Exactly the lines from the one holding "CARTUCCIA COMPATIBILE EPSON" through the last line of the listing below must appear in the answer, and no pictures.
══ Source data ══
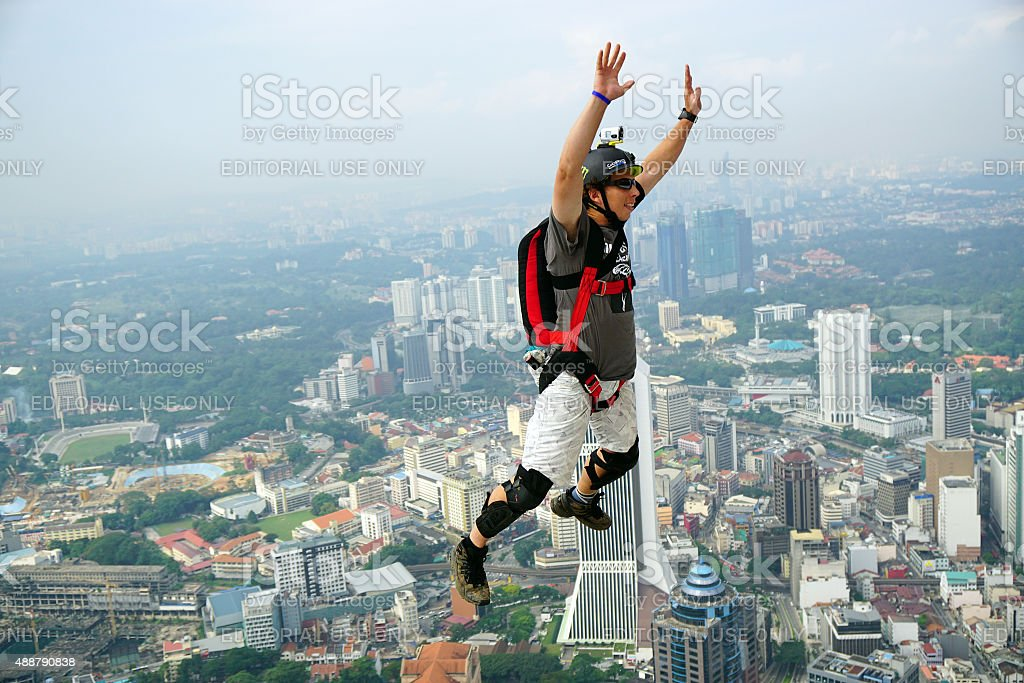 KL Tower BASE Jump stock photo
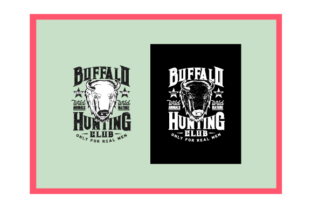 Hunting Tshirt Prints Premium Vector. Graphic Print Templates By Opulent Graphic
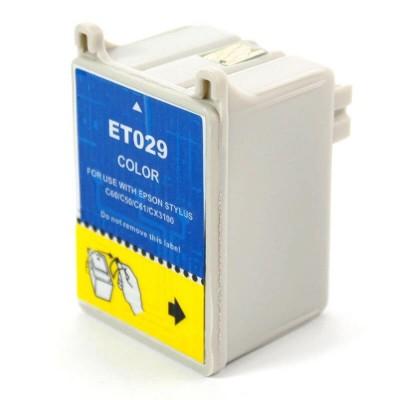 CARTUCCIA COMPATIBILE EPSON T029 C13T02940110 Colore NO Oem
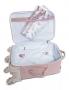 Kit Mala de rodinha e Bolsa maternidade rosa Flora - Masterbag Baby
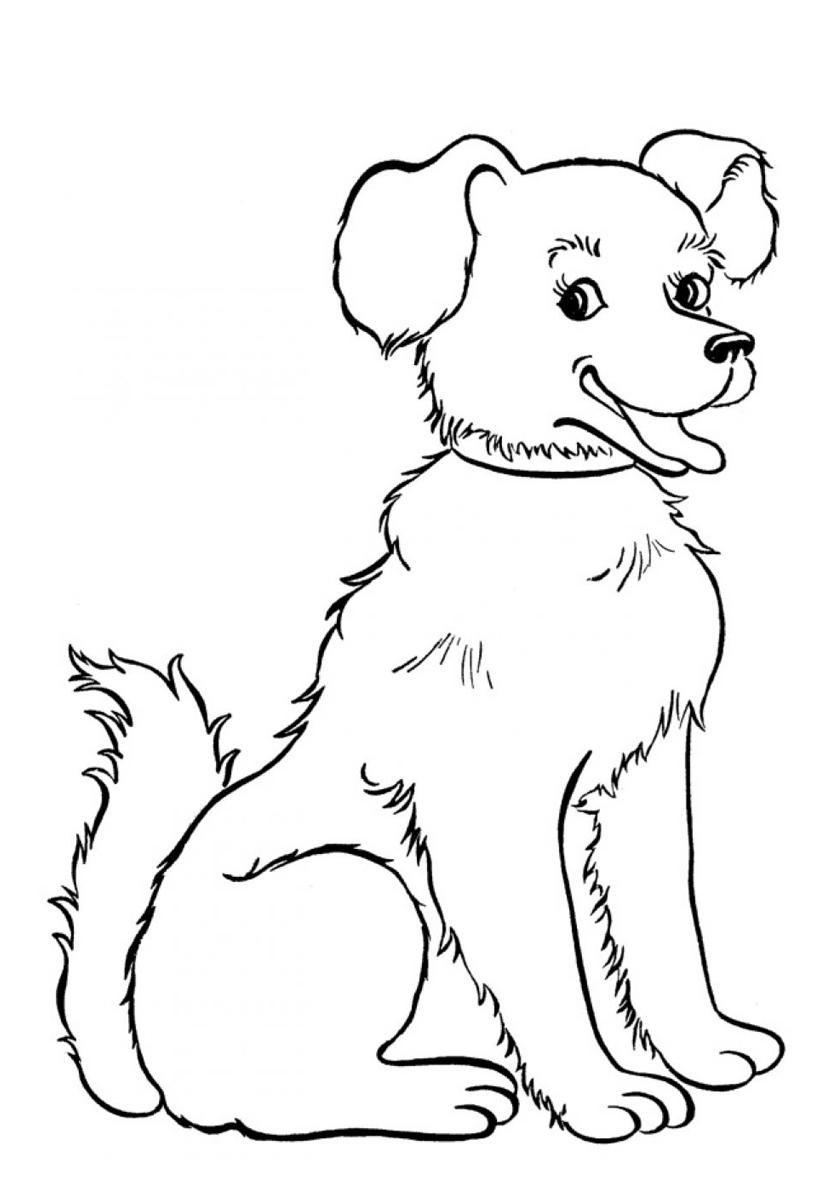 крепится картинки собаки раскраски печатать это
═══
Solved problem:
 CARTUCCIA COMPATIBILE EPSON T029 C13T02940110 Colore NO Oem
 Kit Mala de rodinha e Bolsa maternidade rosa Flora - Masterbag Baby
 крепится картинки собаки раскраски печатать это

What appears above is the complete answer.